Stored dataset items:

+-------+

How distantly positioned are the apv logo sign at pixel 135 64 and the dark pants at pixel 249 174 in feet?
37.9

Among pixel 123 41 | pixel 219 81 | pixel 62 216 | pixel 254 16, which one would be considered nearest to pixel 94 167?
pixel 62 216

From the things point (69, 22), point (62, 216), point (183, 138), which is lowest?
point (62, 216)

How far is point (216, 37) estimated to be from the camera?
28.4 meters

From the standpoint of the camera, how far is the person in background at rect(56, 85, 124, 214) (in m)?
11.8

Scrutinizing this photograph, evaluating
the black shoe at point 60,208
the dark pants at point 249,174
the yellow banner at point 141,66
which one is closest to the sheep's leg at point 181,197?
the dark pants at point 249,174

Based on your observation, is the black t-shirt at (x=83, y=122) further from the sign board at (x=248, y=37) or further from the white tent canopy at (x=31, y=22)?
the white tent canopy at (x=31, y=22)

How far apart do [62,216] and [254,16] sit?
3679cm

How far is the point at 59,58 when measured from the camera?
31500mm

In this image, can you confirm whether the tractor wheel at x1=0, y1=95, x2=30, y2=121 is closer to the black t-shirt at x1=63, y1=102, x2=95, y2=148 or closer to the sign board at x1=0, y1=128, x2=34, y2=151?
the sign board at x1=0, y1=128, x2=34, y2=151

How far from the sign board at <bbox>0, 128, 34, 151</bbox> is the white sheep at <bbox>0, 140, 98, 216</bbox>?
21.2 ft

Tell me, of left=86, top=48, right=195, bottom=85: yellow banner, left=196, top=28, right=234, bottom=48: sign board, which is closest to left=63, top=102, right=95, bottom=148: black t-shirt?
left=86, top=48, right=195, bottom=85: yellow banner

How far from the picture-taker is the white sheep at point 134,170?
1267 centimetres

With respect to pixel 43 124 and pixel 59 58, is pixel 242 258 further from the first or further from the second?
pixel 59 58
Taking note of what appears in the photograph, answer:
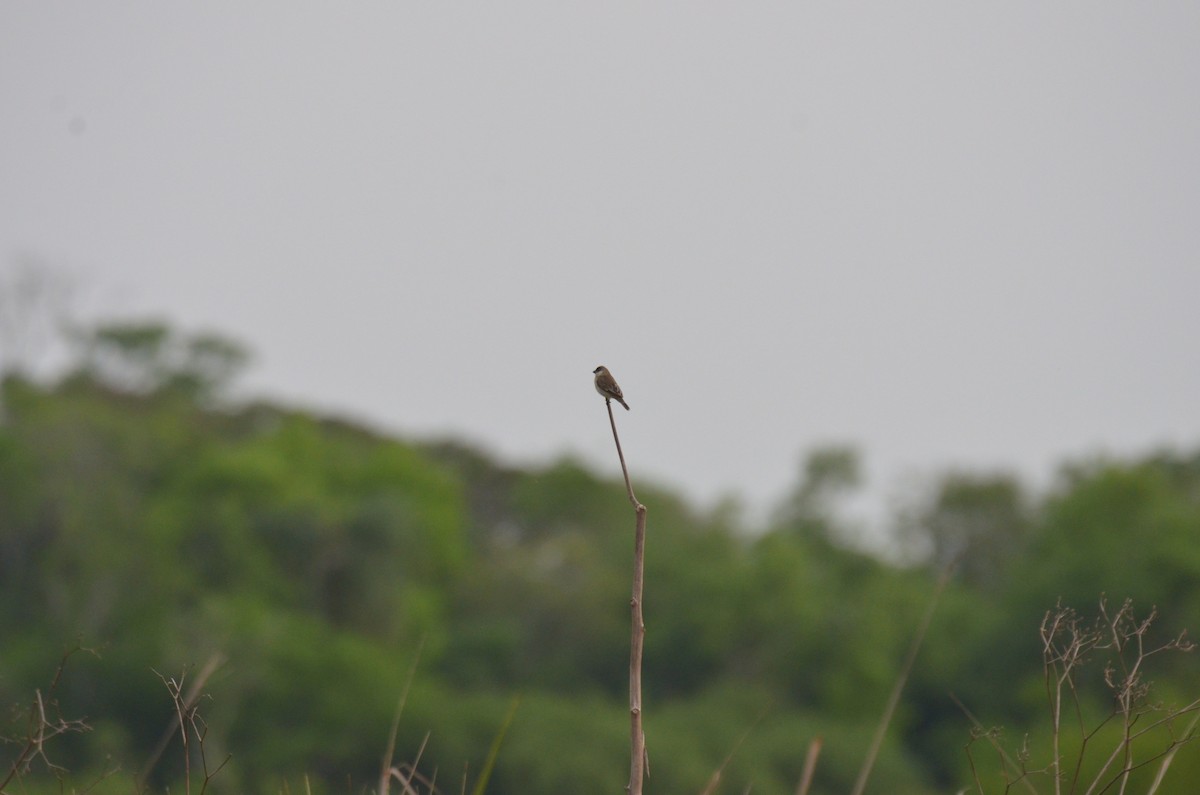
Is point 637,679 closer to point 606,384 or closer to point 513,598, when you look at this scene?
point 606,384

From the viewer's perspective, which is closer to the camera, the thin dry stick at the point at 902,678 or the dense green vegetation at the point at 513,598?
the thin dry stick at the point at 902,678

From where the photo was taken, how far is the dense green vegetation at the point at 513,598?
2015 inches

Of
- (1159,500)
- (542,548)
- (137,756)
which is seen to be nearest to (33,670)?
(137,756)

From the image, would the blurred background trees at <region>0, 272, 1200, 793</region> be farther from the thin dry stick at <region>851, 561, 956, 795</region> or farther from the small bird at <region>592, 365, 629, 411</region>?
the thin dry stick at <region>851, 561, 956, 795</region>

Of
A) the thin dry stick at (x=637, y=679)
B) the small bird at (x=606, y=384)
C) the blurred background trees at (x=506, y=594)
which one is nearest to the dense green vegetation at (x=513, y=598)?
the blurred background trees at (x=506, y=594)

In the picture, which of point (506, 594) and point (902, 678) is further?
point (506, 594)

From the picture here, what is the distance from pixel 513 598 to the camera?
6969 centimetres

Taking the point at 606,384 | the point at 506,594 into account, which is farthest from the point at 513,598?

+-------+

- **Short problem**
Reproduce the stretch from the line containing "Tell me, of" through the line containing "1267 centimetres", swapping "picture-taker" for "photographer" and leaving everything else unchanged.

- **Answer to this problem**
Tell me, of left=86, top=48, right=195, bottom=85: yellow banner, left=196, top=28, right=234, bottom=48: sign board, which is closest to left=63, top=102, right=95, bottom=148: black t-shirt?
left=86, top=48, right=195, bottom=85: yellow banner

How far from the photographer is the white sheep at point 134,170?
1267 centimetres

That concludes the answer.